If there is now a voltage that is slowly increased, sooner or later the moment of saturation occurs. This means that all elementary magnets in the ferromagnetic body are aligned in parallel and the body, which has become magnetic, reaches its maximum magnetization. From this point on, an assumed saturation curve would not continue to rise linearly, but rather flatten out. To avoid this effect and to be able to use the full potential of the magnetic circuit, a magnetic resistance in the form of an air gap is built in. This is located inside the core and breaks through it in the form of a narrow gap on one side.

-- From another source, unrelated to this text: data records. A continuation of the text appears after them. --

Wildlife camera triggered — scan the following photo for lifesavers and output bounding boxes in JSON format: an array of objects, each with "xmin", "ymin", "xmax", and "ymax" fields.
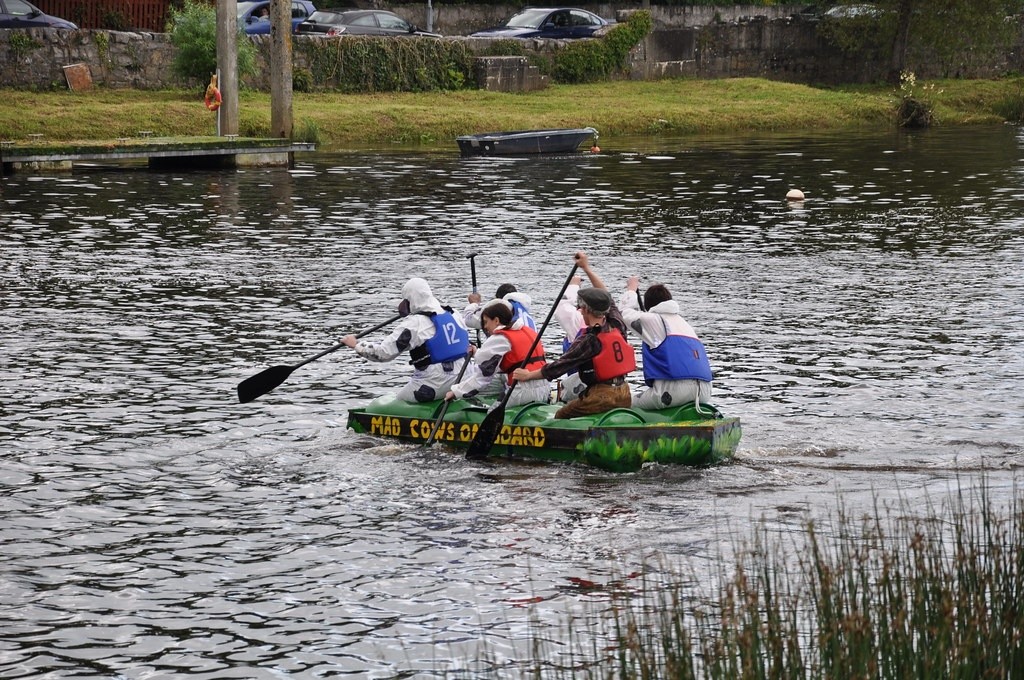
[{"xmin": 205, "ymin": 87, "xmax": 222, "ymax": 110}]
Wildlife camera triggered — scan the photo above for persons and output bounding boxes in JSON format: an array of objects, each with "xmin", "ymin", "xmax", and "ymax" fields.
[
  {"xmin": 342, "ymin": 277, "xmax": 473, "ymax": 405},
  {"xmin": 464, "ymin": 283, "xmax": 537, "ymax": 333},
  {"xmin": 512, "ymin": 253, "xmax": 631, "ymax": 418},
  {"xmin": 618, "ymin": 278, "xmax": 712, "ymax": 411},
  {"xmin": 445, "ymin": 302, "xmax": 551, "ymax": 415},
  {"xmin": 551, "ymin": 277, "xmax": 589, "ymax": 404}
]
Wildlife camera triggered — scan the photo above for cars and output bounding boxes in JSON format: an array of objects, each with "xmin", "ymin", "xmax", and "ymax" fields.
[
  {"xmin": 771, "ymin": 3, "xmax": 898, "ymax": 23},
  {"xmin": 467, "ymin": 7, "xmax": 607, "ymax": 41},
  {"xmin": 0, "ymin": 0, "xmax": 78, "ymax": 29},
  {"xmin": 295, "ymin": 7, "xmax": 443, "ymax": 39}
]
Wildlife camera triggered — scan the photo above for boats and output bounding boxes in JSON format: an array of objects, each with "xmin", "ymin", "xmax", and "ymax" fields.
[
  {"xmin": 346, "ymin": 394, "xmax": 743, "ymax": 471},
  {"xmin": 456, "ymin": 127, "xmax": 598, "ymax": 154}
]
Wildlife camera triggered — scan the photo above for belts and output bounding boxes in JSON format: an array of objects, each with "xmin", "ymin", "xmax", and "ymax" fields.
[{"xmin": 593, "ymin": 375, "xmax": 624, "ymax": 386}]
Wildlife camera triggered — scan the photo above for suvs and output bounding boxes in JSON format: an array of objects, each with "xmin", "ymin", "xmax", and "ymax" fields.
[{"xmin": 202, "ymin": 1, "xmax": 316, "ymax": 35}]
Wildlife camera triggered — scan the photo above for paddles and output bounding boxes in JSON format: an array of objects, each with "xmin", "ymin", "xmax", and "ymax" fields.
[
  {"xmin": 469, "ymin": 255, "xmax": 482, "ymax": 350},
  {"xmin": 465, "ymin": 263, "xmax": 579, "ymax": 459},
  {"xmin": 424, "ymin": 352, "xmax": 473, "ymax": 448},
  {"xmin": 237, "ymin": 316, "xmax": 403, "ymax": 405},
  {"xmin": 636, "ymin": 288, "xmax": 645, "ymax": 311}
]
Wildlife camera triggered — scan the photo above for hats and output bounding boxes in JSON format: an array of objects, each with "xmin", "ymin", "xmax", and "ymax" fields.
[{"xmin": 577, "ymin": 287, "xmax": 611, "ymax": 311}]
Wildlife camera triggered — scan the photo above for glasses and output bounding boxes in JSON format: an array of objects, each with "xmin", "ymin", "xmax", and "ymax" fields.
[{"xmin": 576, "ymin": 304, "xmax": 581, "ymax": 310}]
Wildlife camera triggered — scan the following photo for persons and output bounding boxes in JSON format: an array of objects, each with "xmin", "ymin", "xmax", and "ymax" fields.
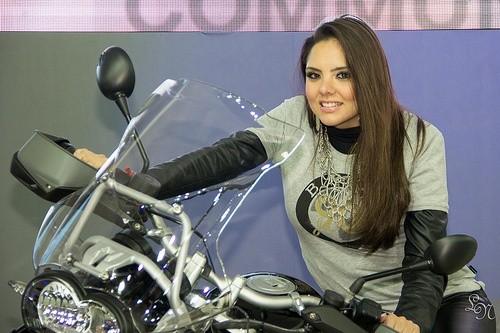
[{"xmin": 67, "ymin": 13, "xmax": 498, "ymax": 333}]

The magnetic flux density is interrupted by the air gap. At the same time, the magnetic field in the air gap itself is particularly strong. The magnetic conductivity of the ferromagnetic core must therefore be increased to overcome this resistance. The conductivity is improved, a higher voltage can be applied, and the induced magnetic flux is consequently easier to control. The force of a magnet through which current flows is bundled and strengthened by air gaps.
Why should air gaps in the iron core of a transformer be as small as possible?
A transformer contains two coils, which in turn can be connected by an iron core. One of the two magnetic fields first induces a voltage in the opposite coil. The strength of this voltage depends on the existing turns ratio. If the transformer is also to be used for high power, the use of an air gap is necessary.
A magnetic circuit with an air gap in a transformer causes the inductance of the adjacent coil to decrease slightly. Accordingly, the efficiency of the transformer can easily decrease in lower power ranges. However, the air gap is necessary for higher powers to create a magnetic resistance that prevents saturation and makes higher currents usable. Air gaps are also small energy stores because they have a particularly strong magnetic field. To avoid an undesirable drop in energy density, the air gaps in magnetic circuits in transformers are designed to be as narrow as possible so as not to lose too much energy.